START Document passage

Flavivirus assembly is modulated by NS1 (17), NS2A (18, 19), NS2B (20), and NS3 (21). NS2A is a highly hydrophobic membrane protein located in the endoplasmic reticulum (ER) (22). Different regions of NS2A function in viral RNA synthesis and virion assembly (18): (i) distinct NS2A mutations selectively abolish DENV serotype 2 (DENV-2) assembly without significantly reducing viral RNA synthesis; (ii) the defect of virion assembly could be rescued in helper cells expressing WT NS2A protein, generating PIV_NS2As; (iii) the rescued PIV_NS2A could initiate single-round infection (23). These findings prompted us to explore the feasibility of developing PIVs as a novel vaccine platform for DENV. Here, we demonstrate the production of high titers of PIV_NS2As (>10⁷ infectious-focus units [IFU]/ml) and single-dose efficacy of PIVs in a DENV-2 mouse model. This technology could be applied to the development of other flavivirus vaccines.

RESULTS

Experimental rationale.

Figure 1A outlines the experimental rationale for PIV_NS2A production and efficacy evaluation. An NS2A mutant virus defective in virion assembly (but competent in viral RNA replication) was trans-supplied with WT NS2A protein in a helper cell line, producing PIV_NS2As. The NS2A-expressing cell line constitutively expressed the WT NS2A protein fused with a C-terminal green fluorescent protein (GFP) tag (23). The efficiency of PIV_NS2A production was improved by selection of adaptive mutations (after multiple rounds of culturing PIV_NS2As on the NS2A-expressing helper cells). The PIV_NS2As were evaluated for vaccine efficacy in a mouse model.

FIG 1.

Characterization of NS2A E100-del, Q187-del, and K188-del mutants. (A) Experimental rationale. The diagram outlines the production of PIV_NS2As and vaccination in mice. The NS2A-expressing cell line constitutively expressed the WT NS2A protein fused with a C-terminal GFP tag (23). The GFP tag (indicated by a green dot) was engineered to facilitate the detection of NS2A expression because no reliable NS2A antibodies are currently available. (B) IFA of naive BHK-21 cells transfected with the WT or NS2A mutant genome-length RNA. Equal amounts (10 μg) of the WT and mutant (E100-del, Q187-del, and K188-del) genome-length RNAs were transfected into BHK-21 cells. From days 1 to 4 p.t., the cells were stained with anti-E protein MAb 4G2 (green). The blue color shows the nuclei of cells stained with DAPI. (C) IFA of naive BHK-21 cells that were infected with the culture fluids harvested from transfected cells from panel B on day 4 p.t. The IFA was performed on day 2 postinfection. (D) Plaque assay. Naive BHK-21 cells were infected with the culture fluids harvested from transfected cells from panel B on day 5 p.t. Plaques developed on day 5 postinfection. N.D., not detectable. (E) IFA of NS2A-expressing BHK-21 cells transfected with the WT or NS2A mutant genome-length RNA. Results from days 2 to 5 p.t. are shown. E protein was detected by MAb 4G2 (red). (F) IFA of naive BHK-21 cells infected with the culture fluids harvested from transfected cells from panel E. The IFA was performed on day 2 postinfection. The expression of E protein is indicated in green. (G) Quantification of the infectious titers of PIV_NS2As by IFA. The E-positive cells from panel F were counted to estimate the infectious titers of PIV_NS2As. The titers on day 5 p.t. are shown as means ± standard deviations (SD) from three independent experiments.

END Document passage
START Given information

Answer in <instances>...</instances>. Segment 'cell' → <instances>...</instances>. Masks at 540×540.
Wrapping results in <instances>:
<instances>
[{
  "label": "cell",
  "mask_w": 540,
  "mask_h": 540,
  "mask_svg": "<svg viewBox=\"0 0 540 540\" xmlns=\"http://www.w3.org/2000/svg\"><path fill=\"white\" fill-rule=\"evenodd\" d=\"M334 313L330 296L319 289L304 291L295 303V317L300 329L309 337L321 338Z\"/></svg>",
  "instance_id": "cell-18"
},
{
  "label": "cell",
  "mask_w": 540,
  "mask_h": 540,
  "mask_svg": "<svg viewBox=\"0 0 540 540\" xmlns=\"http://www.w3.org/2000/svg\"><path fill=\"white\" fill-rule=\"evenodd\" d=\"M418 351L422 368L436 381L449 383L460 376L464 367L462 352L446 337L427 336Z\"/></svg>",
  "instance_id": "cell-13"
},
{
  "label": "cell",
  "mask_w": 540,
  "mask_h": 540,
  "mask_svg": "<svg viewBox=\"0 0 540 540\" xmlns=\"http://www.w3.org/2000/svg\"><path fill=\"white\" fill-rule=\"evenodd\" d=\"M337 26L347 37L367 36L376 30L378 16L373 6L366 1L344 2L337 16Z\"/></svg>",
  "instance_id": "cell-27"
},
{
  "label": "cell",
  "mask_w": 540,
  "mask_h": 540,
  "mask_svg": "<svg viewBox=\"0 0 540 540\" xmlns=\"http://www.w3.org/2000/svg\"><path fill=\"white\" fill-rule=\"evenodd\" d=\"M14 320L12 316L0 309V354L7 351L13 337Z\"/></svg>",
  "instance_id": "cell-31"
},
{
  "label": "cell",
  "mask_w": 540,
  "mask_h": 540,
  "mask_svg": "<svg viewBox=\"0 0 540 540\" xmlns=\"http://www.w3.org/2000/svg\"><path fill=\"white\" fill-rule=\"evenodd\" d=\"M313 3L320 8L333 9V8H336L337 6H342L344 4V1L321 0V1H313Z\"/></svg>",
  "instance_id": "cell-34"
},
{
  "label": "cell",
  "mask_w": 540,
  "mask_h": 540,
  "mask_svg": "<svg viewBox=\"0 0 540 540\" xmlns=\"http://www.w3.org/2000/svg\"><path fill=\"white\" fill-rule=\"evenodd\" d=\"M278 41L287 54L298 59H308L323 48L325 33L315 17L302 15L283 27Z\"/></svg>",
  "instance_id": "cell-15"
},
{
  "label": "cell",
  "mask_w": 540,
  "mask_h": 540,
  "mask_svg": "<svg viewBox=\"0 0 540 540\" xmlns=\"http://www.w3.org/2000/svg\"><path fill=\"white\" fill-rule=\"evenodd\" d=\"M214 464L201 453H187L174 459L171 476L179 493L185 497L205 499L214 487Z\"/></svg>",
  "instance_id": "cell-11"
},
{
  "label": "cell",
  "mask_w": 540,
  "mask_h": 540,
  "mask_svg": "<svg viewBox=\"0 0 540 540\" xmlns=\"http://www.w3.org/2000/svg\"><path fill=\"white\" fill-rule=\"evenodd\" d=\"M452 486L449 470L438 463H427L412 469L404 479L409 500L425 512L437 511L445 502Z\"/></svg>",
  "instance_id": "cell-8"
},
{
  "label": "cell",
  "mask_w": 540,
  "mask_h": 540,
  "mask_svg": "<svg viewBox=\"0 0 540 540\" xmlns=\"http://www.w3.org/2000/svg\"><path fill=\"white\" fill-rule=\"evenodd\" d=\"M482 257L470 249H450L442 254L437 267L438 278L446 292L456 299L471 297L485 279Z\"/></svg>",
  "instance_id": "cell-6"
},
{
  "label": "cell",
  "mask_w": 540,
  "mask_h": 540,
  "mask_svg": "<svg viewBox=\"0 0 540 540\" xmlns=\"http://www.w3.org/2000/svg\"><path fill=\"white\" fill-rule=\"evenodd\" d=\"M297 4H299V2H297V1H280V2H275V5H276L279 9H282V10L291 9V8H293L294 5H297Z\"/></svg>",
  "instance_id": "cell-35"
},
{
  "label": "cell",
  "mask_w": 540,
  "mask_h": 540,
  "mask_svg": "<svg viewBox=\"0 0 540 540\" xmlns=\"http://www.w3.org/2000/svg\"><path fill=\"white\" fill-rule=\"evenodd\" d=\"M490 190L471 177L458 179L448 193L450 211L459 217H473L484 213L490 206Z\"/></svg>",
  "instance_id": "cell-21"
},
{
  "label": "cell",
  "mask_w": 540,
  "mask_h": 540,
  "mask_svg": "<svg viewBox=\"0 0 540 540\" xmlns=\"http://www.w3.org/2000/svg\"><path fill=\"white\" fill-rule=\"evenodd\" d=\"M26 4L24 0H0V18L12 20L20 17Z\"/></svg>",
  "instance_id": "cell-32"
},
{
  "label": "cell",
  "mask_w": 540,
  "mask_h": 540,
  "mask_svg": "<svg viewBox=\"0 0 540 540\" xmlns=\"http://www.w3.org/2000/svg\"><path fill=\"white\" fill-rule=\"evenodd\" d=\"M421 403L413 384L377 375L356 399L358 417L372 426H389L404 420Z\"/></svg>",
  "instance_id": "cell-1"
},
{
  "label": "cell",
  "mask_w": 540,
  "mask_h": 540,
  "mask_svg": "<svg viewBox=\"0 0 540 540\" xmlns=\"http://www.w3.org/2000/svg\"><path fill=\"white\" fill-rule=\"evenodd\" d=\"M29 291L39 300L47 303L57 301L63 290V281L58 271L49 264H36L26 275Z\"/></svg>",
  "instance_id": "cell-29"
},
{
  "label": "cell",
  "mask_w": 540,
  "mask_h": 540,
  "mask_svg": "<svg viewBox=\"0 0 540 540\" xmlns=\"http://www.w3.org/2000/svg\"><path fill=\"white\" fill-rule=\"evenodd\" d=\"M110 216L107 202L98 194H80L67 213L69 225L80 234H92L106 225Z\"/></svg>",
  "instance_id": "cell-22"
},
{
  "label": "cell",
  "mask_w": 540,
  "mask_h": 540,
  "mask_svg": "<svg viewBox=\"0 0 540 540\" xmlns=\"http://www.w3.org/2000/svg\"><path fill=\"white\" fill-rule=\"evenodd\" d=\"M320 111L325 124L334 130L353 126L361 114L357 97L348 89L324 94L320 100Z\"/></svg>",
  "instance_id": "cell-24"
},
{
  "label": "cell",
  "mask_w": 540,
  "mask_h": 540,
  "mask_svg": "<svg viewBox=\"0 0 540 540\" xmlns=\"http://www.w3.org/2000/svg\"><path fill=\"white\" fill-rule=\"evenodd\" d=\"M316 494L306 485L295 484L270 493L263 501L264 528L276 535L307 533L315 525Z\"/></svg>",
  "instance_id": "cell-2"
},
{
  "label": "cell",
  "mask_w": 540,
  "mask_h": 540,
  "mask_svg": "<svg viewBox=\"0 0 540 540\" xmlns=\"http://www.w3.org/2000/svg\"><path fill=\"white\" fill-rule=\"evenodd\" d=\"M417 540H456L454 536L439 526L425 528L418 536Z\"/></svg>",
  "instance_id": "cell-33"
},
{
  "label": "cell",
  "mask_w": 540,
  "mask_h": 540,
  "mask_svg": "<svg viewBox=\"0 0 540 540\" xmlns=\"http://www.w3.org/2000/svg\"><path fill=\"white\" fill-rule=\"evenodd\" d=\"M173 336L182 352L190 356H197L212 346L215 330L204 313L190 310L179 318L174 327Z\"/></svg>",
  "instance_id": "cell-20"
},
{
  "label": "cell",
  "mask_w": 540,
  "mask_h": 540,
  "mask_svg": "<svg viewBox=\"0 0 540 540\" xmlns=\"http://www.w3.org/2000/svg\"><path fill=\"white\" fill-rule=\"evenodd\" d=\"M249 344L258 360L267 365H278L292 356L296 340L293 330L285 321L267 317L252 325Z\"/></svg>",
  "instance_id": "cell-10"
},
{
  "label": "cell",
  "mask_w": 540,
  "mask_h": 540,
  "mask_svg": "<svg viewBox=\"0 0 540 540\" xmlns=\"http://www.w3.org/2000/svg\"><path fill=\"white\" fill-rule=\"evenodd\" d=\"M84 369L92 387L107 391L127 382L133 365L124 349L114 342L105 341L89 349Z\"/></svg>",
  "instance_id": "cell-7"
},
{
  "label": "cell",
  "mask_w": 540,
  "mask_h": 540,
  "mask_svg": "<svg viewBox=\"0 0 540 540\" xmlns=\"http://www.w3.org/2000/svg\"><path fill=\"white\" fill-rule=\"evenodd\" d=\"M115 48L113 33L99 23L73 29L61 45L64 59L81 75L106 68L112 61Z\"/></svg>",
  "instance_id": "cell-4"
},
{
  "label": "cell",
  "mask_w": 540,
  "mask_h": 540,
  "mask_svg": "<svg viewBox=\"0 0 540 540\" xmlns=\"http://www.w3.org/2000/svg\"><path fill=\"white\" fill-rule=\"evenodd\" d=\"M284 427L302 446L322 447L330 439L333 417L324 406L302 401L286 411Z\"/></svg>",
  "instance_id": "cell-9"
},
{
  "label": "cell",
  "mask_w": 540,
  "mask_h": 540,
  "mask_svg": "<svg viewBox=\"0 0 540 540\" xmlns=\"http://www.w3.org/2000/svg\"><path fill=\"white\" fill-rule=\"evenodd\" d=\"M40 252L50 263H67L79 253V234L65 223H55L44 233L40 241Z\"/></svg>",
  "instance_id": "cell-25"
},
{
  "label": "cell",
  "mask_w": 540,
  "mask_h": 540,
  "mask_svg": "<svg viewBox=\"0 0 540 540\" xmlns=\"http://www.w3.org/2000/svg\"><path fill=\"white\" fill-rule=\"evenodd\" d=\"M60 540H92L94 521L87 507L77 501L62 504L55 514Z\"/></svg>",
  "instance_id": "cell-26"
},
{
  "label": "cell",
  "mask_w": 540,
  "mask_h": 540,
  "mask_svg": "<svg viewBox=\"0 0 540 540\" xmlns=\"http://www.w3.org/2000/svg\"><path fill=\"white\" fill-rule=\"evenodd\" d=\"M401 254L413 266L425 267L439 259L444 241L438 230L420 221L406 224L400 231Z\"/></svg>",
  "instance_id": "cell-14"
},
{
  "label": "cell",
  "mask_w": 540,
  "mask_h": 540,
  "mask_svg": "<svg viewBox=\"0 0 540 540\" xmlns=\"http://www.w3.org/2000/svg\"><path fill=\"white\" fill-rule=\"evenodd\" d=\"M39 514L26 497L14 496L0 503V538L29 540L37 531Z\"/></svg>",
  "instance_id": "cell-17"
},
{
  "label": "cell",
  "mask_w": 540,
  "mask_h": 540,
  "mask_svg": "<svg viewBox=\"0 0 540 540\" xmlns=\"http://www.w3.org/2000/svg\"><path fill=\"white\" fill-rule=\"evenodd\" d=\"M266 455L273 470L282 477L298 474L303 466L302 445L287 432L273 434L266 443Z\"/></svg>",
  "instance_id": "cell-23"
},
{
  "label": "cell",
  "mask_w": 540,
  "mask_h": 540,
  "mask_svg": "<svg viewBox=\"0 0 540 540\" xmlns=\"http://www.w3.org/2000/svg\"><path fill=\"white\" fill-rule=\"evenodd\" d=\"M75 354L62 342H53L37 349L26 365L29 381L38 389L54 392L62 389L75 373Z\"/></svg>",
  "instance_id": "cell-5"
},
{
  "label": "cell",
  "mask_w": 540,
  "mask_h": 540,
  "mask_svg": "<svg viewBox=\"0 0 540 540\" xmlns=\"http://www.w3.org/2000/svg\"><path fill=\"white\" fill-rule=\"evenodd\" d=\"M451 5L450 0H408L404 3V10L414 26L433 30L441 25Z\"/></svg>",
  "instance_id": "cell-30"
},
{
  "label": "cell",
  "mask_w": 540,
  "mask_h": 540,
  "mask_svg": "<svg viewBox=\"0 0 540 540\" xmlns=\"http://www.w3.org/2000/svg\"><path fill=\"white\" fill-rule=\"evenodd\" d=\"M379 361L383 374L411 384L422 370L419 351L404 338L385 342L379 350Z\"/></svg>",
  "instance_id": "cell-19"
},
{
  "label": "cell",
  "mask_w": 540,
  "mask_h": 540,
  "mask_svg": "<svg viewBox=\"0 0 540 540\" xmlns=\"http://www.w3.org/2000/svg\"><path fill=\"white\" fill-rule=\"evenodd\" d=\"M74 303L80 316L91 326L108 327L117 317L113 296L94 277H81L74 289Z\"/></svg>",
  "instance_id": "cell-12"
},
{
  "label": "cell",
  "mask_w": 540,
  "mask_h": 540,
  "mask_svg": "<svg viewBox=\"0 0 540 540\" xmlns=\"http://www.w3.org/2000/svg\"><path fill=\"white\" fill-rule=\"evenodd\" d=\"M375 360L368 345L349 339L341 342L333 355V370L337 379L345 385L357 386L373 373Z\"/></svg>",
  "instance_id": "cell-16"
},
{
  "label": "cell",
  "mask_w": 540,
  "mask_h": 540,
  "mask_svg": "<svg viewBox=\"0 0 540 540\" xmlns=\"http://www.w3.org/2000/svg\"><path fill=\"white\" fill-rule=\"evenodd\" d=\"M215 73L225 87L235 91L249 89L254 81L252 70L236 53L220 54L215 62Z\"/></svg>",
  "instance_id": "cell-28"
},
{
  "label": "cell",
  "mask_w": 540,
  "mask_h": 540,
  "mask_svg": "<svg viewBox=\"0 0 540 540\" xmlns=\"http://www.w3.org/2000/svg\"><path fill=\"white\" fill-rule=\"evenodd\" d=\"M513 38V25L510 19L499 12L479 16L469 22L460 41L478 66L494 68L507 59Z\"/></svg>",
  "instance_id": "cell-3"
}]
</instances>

END Given information

## Assigned task 1
Print the part of the flavivirus passage starting with "Figure 1A outlines" and going on through "a mouse model.".
## Assigned task 2
According to the flavivirus passage, why was a GFP tag added to the WT NS2A protein?
## Assigned task 3
Finish out the next part of the flavivirus passage from where it stops.

## Expected answer 1
Figure 1A outlines the experimental rationale for PIV_NS2A production and efficacy evaluation. An NS2A mutant virus defective in virion assembly (but competent in viral RNA replication) was trans-supplied with WT NS2A protein in a helper cell line, producing PIV_NS2As. The NS2A-expressing cell line constitutively expressed the WT NS2A protein fused with a C-terminal green fluorescent protein (GFP) tag (23). The efficiency of PIV_NS2A production was improved by selection of adaptive mutations (after multiple rounds of culturing PIV_NS2As on the NS2A-expressing helper cells). The PIV_NS2As were evaluated for vaccine efficacy in a mouse model.

## Expected answer 2
It made NS2A expression easier to detect, because no reliable NS2A antibodies are currently available.

## Expected answer 3
PIV_NS2A production.

Three NS2A amino acids (E100, Q187, and K188), whose mutations were previously shown to selectively abolish virion assembly (23), were selected to generate PIV_NS2As for vaccine development. To minimize reversion, individual amino acids were deleted within an infectious cDNA clone of DENV-2 (24), resulting in mutants E100-del, Q187-del, and K188-del. As shown in Fig. 1B, BHK-21 cells transfected with both WT and mutant genome-length RNAs expressed viral E protein, suggesting that the deletion mutants were replication competent; however, from days 1 to 4 posttransfection (p.t.), the number of E-positive cells increased only in the WT-RNA-transfected cells, not in the mutant-RNA-transfected cells, suggesting no virus spreading in the mutant-RNA-transfected cells. Among the three deletion mutants, E100-del generated fewer E protein-positive cells than Q187-del and K188-del. Incubation of naive BHK-21 cells with culture medium from the transfected cells showed that only the WT RNA, not the mutant RNAs, generated infectious virus, as indicated by the E-positive cells (Fig. 1C). These data were corroborated by the plaque assay results showing that no infectious virus was recovered from any of the mutant-RNA-transfected cells (Fig. 1D). Collectively, the results suggest that E100-del, Q187-del, and K188-del are defective in virion assembly and/or release.

To evaluate the effects of the three NS2A deletions on viral RNA synthesis, we performed a transient luciferase replicon assay (Fig. 2). Upon transfection into BHK-21 cells, both the WT and mutant replicons generated equivalent luciferase signals at 2 to 6 h p.t.; different luciferase activities were detected at 24 h p.t. in the following order: WT ≥ K188-del ≥ Q187-del > E100-del. Equivalent luciferase signals were observed for the WT and mutants at 48 h posttransfection. These results indicate that K188-del, Q187-del, and E100-del do not dramatically compromise viral RNA replication.

FIG 2.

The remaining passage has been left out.